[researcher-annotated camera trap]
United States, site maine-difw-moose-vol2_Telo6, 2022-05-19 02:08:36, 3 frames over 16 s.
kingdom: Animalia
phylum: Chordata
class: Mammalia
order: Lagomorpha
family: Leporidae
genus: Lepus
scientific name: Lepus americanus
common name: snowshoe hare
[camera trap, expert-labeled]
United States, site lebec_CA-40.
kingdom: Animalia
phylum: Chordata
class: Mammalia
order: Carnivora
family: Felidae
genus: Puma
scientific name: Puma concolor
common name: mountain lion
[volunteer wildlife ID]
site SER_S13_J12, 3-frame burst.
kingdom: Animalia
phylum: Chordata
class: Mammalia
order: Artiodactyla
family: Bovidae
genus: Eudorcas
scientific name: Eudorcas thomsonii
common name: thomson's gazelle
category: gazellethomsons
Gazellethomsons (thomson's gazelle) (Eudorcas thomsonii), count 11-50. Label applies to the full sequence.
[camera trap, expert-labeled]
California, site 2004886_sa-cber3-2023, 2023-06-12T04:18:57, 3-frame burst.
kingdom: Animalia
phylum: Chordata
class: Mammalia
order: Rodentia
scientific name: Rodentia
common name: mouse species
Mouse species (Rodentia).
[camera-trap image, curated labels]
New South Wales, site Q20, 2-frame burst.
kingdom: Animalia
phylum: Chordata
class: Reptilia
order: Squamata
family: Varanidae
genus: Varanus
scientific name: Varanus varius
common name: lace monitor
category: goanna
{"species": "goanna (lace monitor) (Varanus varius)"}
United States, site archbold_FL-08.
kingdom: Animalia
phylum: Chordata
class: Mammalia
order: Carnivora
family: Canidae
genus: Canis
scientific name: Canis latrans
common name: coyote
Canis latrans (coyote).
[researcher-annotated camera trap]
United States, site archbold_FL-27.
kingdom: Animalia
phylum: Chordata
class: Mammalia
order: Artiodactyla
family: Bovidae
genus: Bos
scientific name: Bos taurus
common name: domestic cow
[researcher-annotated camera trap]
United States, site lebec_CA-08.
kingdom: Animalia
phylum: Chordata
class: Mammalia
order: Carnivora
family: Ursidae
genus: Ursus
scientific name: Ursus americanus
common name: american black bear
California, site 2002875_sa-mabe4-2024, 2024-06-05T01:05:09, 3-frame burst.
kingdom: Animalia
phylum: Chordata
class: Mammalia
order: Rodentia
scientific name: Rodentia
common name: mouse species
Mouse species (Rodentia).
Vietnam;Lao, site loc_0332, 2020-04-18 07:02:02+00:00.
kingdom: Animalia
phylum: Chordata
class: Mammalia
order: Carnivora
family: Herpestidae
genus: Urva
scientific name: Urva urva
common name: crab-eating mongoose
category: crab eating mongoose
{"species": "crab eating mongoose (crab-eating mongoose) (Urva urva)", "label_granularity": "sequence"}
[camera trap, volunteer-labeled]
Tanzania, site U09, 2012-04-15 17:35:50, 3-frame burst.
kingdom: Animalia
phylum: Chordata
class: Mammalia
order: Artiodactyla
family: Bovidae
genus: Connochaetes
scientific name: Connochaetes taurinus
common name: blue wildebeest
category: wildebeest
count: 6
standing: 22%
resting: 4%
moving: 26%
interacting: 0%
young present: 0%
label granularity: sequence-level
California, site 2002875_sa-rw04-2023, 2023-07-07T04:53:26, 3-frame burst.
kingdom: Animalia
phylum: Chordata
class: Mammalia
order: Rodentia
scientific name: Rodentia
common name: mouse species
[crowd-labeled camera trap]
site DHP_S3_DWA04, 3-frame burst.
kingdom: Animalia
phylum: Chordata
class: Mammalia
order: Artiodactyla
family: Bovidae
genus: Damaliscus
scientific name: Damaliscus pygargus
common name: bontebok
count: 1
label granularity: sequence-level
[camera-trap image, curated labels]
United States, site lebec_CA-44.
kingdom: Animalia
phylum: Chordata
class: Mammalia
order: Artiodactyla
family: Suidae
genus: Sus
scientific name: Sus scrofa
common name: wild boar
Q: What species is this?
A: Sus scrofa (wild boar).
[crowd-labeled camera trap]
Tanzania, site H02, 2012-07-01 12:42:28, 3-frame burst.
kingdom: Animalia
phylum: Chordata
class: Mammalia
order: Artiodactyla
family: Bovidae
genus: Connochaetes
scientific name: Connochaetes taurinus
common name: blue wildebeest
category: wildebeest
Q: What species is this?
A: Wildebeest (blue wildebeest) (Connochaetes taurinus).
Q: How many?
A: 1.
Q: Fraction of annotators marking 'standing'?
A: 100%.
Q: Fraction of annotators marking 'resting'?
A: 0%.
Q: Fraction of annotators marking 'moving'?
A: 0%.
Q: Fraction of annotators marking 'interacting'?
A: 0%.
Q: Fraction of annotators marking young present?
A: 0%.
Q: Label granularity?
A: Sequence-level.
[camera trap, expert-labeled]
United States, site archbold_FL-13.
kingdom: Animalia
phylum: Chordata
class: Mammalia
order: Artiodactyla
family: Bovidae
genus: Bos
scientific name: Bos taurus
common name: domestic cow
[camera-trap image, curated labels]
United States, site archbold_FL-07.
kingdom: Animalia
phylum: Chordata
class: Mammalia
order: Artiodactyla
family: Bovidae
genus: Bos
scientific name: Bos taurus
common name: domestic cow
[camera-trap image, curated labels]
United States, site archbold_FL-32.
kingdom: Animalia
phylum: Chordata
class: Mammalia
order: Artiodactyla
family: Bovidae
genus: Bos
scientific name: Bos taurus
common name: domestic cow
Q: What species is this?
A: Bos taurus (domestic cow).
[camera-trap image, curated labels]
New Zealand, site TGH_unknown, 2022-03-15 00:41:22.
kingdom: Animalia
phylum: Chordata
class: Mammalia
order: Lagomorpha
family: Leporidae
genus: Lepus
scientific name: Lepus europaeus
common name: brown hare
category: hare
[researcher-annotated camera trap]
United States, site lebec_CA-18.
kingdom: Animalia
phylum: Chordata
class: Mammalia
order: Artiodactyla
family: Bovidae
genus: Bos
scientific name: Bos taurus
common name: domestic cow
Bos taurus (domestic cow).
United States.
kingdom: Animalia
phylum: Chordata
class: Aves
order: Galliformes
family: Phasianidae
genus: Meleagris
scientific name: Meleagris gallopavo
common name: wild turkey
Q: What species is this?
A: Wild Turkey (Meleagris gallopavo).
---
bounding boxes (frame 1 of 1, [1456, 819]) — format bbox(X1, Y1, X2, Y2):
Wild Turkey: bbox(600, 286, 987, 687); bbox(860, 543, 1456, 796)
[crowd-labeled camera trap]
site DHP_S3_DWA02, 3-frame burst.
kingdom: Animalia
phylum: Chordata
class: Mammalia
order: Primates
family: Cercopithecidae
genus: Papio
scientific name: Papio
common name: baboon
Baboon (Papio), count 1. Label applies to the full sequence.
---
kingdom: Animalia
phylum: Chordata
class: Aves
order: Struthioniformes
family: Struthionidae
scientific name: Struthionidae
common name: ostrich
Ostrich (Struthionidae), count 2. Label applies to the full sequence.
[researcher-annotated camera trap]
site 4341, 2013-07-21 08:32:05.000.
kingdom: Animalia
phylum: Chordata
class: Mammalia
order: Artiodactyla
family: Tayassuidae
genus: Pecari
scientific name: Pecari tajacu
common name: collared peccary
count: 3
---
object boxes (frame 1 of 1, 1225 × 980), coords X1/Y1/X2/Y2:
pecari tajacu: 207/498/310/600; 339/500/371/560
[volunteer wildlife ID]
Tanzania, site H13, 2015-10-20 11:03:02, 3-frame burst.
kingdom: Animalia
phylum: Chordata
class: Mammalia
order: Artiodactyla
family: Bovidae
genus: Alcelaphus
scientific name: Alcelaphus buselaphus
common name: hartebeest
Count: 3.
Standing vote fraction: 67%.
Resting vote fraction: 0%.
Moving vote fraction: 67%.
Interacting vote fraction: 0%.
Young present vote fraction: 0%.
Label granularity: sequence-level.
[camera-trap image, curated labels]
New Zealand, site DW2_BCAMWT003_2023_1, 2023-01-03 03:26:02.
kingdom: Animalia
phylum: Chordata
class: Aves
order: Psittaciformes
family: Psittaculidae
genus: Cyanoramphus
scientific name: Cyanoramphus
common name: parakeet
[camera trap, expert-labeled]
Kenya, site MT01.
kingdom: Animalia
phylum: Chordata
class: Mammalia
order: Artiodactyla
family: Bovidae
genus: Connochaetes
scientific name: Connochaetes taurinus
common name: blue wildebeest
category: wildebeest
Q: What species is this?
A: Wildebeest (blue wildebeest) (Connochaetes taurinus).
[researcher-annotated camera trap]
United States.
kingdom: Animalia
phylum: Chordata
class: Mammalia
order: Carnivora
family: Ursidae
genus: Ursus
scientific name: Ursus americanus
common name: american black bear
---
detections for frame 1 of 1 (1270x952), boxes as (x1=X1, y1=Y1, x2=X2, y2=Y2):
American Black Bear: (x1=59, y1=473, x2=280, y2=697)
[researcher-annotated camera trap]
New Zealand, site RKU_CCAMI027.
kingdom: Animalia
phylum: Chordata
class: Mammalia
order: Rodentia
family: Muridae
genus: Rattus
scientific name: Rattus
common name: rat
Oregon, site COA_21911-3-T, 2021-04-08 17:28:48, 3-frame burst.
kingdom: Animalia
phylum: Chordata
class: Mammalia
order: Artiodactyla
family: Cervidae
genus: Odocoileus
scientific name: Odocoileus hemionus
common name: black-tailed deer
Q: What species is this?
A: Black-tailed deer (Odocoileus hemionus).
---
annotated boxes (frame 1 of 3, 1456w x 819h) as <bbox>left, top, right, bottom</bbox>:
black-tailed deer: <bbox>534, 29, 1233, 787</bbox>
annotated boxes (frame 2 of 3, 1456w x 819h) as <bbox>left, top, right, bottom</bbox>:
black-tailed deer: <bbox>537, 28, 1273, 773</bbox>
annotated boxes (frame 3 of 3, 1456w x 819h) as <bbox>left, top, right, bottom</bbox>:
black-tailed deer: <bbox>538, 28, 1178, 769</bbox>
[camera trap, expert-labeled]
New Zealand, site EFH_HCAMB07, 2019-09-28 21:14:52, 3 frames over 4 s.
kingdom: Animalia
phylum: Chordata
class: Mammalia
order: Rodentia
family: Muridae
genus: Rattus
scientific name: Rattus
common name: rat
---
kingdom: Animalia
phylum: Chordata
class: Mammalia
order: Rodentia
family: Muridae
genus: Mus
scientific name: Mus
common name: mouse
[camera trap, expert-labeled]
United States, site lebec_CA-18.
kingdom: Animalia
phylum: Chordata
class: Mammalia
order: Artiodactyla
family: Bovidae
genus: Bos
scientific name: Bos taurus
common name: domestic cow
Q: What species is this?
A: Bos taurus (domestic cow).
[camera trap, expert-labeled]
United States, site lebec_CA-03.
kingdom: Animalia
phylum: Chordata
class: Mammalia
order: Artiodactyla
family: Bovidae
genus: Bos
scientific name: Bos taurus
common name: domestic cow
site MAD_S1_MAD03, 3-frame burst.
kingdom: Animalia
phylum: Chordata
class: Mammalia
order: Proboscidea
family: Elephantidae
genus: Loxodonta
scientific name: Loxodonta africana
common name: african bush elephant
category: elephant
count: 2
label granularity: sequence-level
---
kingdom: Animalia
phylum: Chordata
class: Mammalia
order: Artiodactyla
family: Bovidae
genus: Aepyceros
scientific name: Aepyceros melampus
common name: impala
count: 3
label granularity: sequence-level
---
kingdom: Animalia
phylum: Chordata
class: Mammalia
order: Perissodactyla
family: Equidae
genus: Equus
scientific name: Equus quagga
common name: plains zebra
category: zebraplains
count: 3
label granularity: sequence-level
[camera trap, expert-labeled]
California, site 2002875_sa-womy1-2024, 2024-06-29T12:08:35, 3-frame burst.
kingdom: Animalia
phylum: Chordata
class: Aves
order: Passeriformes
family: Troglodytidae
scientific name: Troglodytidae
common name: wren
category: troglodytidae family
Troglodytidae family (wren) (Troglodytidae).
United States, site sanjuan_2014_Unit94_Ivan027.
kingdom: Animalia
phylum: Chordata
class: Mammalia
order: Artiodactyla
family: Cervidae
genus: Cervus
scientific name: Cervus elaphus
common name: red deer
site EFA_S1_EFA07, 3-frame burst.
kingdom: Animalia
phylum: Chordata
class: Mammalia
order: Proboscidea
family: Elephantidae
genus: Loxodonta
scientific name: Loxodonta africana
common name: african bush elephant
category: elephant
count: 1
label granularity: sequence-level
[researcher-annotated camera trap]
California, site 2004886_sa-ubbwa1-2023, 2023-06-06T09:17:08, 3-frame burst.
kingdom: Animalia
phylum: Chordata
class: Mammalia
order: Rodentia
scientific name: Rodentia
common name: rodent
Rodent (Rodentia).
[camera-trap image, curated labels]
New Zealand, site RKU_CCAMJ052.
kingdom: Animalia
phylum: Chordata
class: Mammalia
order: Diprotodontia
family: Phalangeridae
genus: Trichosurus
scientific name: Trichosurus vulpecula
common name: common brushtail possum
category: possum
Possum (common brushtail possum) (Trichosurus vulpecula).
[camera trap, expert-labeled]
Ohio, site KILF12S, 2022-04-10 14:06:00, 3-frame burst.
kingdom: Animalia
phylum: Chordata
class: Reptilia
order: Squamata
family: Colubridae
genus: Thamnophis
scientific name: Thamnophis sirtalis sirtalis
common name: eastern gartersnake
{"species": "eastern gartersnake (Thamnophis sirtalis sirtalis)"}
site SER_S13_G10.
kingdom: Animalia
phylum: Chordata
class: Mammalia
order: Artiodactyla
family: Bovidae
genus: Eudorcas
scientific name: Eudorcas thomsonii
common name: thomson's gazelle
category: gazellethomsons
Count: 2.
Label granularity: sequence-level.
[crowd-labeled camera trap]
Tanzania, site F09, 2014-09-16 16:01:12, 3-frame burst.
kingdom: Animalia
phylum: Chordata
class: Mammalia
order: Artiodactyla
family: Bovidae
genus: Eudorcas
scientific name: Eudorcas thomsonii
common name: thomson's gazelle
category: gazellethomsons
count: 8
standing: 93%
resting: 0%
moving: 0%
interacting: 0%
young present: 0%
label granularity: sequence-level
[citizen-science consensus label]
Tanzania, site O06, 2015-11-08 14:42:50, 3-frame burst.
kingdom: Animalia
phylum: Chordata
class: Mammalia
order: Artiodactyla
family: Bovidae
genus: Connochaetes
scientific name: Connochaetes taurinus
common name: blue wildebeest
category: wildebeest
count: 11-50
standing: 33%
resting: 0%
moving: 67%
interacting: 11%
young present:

+ + +

Activity: From the entries above, return each line with the word "crab" in it.

Exercise output:
common name: crab-eating mongoose
category: crab eating mongoose
{"species": "crab eating mongoose (crab-eating mongoose) (Urva urva)", "label_granularity": "sequence"}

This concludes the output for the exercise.